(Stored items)
# # # # #

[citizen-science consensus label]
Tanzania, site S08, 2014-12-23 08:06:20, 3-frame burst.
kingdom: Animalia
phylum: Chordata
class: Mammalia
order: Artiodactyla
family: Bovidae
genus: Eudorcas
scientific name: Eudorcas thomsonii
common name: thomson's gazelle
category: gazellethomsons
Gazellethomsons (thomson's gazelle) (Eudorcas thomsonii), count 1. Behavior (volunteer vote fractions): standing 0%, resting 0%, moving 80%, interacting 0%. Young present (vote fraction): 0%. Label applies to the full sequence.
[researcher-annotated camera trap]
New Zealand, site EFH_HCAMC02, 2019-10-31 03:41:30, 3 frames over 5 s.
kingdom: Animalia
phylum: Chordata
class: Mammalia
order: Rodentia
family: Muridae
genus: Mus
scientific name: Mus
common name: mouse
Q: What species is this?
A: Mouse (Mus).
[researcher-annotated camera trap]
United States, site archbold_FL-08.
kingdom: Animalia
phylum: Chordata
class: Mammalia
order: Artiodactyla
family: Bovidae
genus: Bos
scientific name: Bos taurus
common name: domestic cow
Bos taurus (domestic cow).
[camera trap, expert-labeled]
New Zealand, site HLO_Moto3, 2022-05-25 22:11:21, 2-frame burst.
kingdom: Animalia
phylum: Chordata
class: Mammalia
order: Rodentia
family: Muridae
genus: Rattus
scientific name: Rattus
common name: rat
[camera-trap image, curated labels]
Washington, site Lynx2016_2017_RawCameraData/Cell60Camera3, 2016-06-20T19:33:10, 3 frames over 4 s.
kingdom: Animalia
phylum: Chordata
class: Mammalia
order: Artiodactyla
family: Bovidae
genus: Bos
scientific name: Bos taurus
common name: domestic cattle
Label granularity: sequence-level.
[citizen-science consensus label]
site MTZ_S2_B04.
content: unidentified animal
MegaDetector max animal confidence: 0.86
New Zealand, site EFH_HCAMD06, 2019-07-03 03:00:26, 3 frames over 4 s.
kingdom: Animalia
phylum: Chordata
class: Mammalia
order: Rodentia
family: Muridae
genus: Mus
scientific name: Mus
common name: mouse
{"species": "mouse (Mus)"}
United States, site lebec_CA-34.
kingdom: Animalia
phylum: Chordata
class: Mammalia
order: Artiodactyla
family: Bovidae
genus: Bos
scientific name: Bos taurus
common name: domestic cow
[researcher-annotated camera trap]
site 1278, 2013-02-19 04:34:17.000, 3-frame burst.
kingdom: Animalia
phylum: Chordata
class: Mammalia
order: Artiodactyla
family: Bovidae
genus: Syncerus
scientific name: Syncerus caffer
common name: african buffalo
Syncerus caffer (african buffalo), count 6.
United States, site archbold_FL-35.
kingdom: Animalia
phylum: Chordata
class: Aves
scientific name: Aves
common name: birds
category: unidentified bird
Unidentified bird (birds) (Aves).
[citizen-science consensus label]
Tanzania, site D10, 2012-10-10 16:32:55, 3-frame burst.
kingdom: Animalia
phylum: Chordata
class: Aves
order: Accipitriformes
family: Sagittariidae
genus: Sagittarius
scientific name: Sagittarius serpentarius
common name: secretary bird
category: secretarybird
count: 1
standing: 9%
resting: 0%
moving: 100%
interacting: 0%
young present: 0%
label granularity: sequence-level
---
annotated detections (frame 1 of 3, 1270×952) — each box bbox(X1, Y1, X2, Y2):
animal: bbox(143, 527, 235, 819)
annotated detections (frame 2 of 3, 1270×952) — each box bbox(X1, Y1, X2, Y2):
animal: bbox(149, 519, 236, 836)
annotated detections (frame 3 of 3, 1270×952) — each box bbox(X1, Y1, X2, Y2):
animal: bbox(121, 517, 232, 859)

# # # # #

**WORK TO BE COMPLETED**
Could you write out all the entries word for word?

**WRITTEN RESPONSE**
[citizen-science consensus label]
Tanzania, site S08, 2014-12-23 08:06:20, 3-frame burst.
kingdom: Animalia
phylum: Chordata
class: Mammalia
order: Artiodactyla
family: Bovidae
genus: Eudorcas
scientific name: Eudorcas thomsonii
common name: thomson's gazelle
category: gazellethomsons
Gazellethomsons (thomson's gazelle) (Eudorcas thomsonii), count 1. Behavior (volunteer vote fractions): standing 0%, resting 0%, moving 80%, interacting 0%. Young present (vote fraction): 0%. Label applies to the full sequence.
[researcher-annotated camera trap]
New Zealand, site EFH_HCAMC02, 2019-10-31 03:41:30, 3 frames over 5 s.
kingdom: Animalia
phylum: Chordata
class: Mammalia
order: Rodentia
family: Muridae
genus: Mus
scientific name: Mus
common name: mouse
Q: What species is this?
A: Mouse (Mus).
[researcher-annotated camera trap]
United States, site archbold_FL-08.
kingdom: Animalia
phylum: Chordata
class: Mammalia
order: Artiodactyla
family: Bovidae
genus: Bos
scientific name: Bos taurus
common name: domestic cow
Bos taurus (domestic cow).
[camera trap, expert-labeled]
New Zealand, site HLO_Moto3, 2022-05-25 22:11:21, 2-frame burst.
kingdom: Animalia
phylum: Chordata
class: Mammalia
order: Rodentia
family: Muridae
genus: Rattus
scientific name: Rattus
common name: rat
[camera-trap image, curated labels]
Washington, site Lynx2016_2017_RawCameraData/Cell60Camera3, 2016-06-20T19:33:10, 3 frames over 4 s.
kingdom: Animalia
phylum: Chordata
class: Mammalia
order: Artiodactyla
family: Bovidae
genus: Bos
scientific name: Bos taurus
common name: domestic cattle
Label granularity: sequence-level.
[citizen-science consensus label]
site MTZ_S2_B04.
content: unidentified animal
MegaDetector max animal confidence: 0.86
New Zealand, site EFH_HCAMD06, 2019-07-03 03:00:26, 3 frames over 4 s.
kingdom: Animalia
phylum: Chordata
class: Mammalia
order: Rodentia
family: Muridae
genus: Mus
scientific name: Mus
common name: mouse
{"species": "mouse (Mus)"}
United States, site lebec_CA-34.
kingdom: Animalia
phylum: Chordata
class: Mammalia
order: Artiodactyla
family: Bovidae
genus: Bos
scientific name: Bos taurus
common name: domestic cow
[researcher-annotated camera trap]
site 1278, 2013-02-19 04:34:17.000, 3-frame burst.
kingdom: Animalia
phylum: Chordata
class: Mammalia
order: Artiodactyla
family: Bovidae
genus: Syncerus
scientific name: Syncerus caffer
common name: african buffalo
Syncerus caffer (african buffalo), count 6.
United States, site archbold_FL-35.
kingdom: Animalia
phylum: Chordata
class: Aves
scientific name: Aves
common name: birds
category: unidentified bird
Unidentified bird (birds) (Aves).
[citizen-science consensus label]
Tanzania, site D10, 2012-10-10 16:32:55, 3-frame burst.
kingdom: Animalia
phylum: Chordata
class: Aves
order: Accipitriformes
family: Sagittariidae
genus: Sagittarius
scientific name: Sagittarius serpentarius
common name: secretary bird
category: secretarybird
count: 1
standing: 9%
resting: 0%
moving: 100%
interacting: 0%
young present: 0%
label granularity: sequence-level
---
annotated detections (frame 1 of 3, 1270×952) — each box bbox(X1, Y1, X2, Y2):
animal: bbox(143, 527, 235, 819)
annotated detections (frame 2 of 3, 1270×952) — each box bbox(X1, Y1, X2, Y2):
animal: bbox(149, 519, 236, 836)
annotated detections (frame 3 of 3, 1270×952) — each box bbox(X1, Y1, X2, Y2):
animal: bbox(121, 517, 232, 859)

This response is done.